Gideon set his elbow on the side of the tub and scrubbed at his face. “He alienated me from my family. I returned the favor.”
“You broke them up?”
“I broke her.” He exhaled harshly. “She came on to me at a fund-raiser. I brushed her off until I learned who she was. I knew it’d kill Lucas to know I’d banged her, and the opening was there so I took it. It was just supposed to be that once, but Anne contacted me the next day. Because it would hurt him more to know she couldn’t get enough, I let it go on. When she was ready to leave him for me, I sent her back to her husband.”
I stared at him, noting his defiant embarrassment. He would do it again, but he was ashamed of what he’d done.
“Say something!” he snapped.
“Did she think you loved her?”
“No. Fuck. I’m an asshole for nailing another man’s wife, but I didn’t promise her anything. I was screwing Lucas through her—I didn’t expect for her to become collateral damage. I wouldn’t have let it get that far, if I had.”
“Gideon.” I sighed and shook my head.
“What?” He was practically bristling with restless, anxious energy. “Why did you say my name like that?”
“Because you’re ridiculously dense for such a smart guy. You were sleeping with her regularly and didn’t expect her to fall in love with you?”
“Jesus.” His head fell back with a groan. “Not this again.”
Then he straightened abruptly. “Actually, you know what?
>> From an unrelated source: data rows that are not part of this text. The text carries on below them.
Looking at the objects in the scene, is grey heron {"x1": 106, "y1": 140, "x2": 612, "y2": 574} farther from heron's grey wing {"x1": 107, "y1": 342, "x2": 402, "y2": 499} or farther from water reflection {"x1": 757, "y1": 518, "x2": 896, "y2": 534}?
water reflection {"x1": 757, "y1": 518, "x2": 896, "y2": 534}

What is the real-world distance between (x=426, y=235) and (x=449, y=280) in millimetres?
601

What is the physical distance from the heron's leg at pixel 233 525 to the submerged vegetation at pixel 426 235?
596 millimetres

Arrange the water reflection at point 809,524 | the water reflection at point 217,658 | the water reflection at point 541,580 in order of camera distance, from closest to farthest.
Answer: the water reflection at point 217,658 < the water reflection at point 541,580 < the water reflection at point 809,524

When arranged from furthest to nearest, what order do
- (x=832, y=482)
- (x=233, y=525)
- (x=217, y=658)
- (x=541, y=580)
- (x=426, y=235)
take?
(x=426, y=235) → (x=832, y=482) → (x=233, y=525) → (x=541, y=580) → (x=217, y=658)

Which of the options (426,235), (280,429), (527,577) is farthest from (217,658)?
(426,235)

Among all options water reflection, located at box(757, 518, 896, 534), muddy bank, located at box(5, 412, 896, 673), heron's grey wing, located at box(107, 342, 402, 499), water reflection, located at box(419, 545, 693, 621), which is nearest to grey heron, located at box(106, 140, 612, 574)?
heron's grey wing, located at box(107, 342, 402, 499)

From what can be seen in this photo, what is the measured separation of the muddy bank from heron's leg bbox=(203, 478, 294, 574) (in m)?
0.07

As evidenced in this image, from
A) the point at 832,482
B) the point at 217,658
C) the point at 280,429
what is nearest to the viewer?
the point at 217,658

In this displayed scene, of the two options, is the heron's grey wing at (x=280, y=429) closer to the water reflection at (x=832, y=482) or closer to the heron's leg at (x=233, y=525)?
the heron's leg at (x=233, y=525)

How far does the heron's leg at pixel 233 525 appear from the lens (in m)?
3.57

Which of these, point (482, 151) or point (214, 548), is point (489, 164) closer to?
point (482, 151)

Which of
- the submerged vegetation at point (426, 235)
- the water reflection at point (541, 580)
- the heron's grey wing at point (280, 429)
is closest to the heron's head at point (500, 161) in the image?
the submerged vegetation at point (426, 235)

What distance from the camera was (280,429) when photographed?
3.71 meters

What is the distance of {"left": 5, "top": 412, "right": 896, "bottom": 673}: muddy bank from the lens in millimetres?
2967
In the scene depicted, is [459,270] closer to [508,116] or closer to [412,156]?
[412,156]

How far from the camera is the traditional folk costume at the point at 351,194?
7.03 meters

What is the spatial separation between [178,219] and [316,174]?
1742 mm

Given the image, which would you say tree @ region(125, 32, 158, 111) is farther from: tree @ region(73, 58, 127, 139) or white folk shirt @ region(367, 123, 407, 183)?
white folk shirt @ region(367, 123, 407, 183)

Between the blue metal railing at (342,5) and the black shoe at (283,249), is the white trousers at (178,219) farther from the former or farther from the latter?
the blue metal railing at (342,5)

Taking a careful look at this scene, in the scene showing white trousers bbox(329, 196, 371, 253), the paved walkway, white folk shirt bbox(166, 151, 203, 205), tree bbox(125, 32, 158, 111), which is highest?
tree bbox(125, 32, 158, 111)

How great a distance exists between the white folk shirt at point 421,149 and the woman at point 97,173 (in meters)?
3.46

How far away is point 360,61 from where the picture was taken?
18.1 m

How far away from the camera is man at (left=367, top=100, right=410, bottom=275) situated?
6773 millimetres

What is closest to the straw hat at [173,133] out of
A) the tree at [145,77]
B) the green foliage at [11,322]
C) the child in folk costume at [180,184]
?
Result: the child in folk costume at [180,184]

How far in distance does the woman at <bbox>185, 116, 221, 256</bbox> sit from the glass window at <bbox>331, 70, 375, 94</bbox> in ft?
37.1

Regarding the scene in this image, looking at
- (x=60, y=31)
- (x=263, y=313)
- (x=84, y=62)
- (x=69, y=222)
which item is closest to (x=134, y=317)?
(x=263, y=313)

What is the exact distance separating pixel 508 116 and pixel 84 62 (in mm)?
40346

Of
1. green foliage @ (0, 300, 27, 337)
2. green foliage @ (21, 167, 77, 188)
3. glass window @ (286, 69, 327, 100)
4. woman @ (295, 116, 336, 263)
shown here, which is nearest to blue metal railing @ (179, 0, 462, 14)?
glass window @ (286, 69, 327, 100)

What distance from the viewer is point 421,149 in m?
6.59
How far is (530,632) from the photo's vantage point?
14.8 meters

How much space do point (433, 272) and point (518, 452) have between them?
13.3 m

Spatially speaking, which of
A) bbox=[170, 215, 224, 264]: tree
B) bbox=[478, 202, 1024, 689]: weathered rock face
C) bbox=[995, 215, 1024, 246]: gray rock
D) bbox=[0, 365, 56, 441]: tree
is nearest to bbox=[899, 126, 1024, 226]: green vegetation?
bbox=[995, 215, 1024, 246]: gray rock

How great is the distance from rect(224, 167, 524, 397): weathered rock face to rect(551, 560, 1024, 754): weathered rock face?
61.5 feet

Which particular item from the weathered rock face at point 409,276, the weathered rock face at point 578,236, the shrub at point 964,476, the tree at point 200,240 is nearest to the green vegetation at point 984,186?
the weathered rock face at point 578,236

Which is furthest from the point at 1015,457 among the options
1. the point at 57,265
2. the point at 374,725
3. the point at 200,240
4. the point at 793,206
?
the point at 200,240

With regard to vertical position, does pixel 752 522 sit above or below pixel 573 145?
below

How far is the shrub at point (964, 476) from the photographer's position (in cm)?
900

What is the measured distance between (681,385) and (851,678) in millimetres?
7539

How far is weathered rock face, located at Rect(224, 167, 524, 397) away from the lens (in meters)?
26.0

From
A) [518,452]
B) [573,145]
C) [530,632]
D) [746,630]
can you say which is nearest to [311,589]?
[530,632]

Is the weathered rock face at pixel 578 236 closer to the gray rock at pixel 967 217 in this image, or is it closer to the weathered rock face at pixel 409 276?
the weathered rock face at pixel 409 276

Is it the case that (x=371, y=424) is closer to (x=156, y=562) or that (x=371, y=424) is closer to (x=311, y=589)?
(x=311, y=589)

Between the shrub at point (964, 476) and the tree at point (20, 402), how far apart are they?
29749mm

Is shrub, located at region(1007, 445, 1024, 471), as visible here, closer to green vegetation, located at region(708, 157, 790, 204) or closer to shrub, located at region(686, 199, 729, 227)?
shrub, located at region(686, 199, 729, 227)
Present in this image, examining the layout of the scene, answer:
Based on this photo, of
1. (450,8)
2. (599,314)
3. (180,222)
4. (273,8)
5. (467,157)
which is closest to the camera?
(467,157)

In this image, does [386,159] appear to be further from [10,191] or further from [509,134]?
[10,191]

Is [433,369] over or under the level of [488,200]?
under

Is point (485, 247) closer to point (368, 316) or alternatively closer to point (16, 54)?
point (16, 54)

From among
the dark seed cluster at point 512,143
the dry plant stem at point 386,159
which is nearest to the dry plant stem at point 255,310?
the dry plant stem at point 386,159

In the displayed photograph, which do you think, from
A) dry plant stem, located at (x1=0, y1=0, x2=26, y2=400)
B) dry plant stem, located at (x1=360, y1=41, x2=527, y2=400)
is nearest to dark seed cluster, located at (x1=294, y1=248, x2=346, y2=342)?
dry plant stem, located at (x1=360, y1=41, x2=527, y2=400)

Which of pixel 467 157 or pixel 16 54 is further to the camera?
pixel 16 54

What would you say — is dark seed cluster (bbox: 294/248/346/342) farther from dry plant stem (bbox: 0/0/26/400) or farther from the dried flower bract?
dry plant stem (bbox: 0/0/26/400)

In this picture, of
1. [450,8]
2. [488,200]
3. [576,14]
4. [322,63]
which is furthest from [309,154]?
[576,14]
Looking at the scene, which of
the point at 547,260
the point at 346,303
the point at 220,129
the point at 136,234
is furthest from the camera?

You keep on thinking I’m God’s gift to women, angel. It’s better for me if you believe I’m the best you can get.”
I splashed him. The ease with which he dismissed his appeal was another way he mirrored me. We knew our strengths and played up our assets. But we couldn’t see what made us unique enough for someone to really love us.
Gideon lunged forward and caught my hands. “Now, tell me what the fuck you had with Brett Kline.”
“You didn’t tell me what Dr. Lucas did to piss you off.”
“Yes, I did.”
“Not the details,” I argued.
“It’s your turn to spill. Out with it.”
It took me a long time to get the words out. No guy wanted a recovering slut for his girlfriend. But Gideon waited patiently. Obstinately. I knew he wasn’t going to let me get out of the tub until I told him about Brett.
“I was nothing but a convenient fuck for Brett,” I confessed in a rush, wanting to get it over with, “and I put up with it—went out of my way for it—because in that period of my life, sex was the only way I knew how to feel loved.”
“He wrote a love song about you, Eva.”
I looked away. “The truth wouldn’t make much of a ballad, would it?”
“Did you love him?”
“I— No.” I looked at Gideon when he exhaled audibly, as if he’d been holding his breath. “I had a crush on him and the way he sings, but it was totally superficial. I never got to really know him.”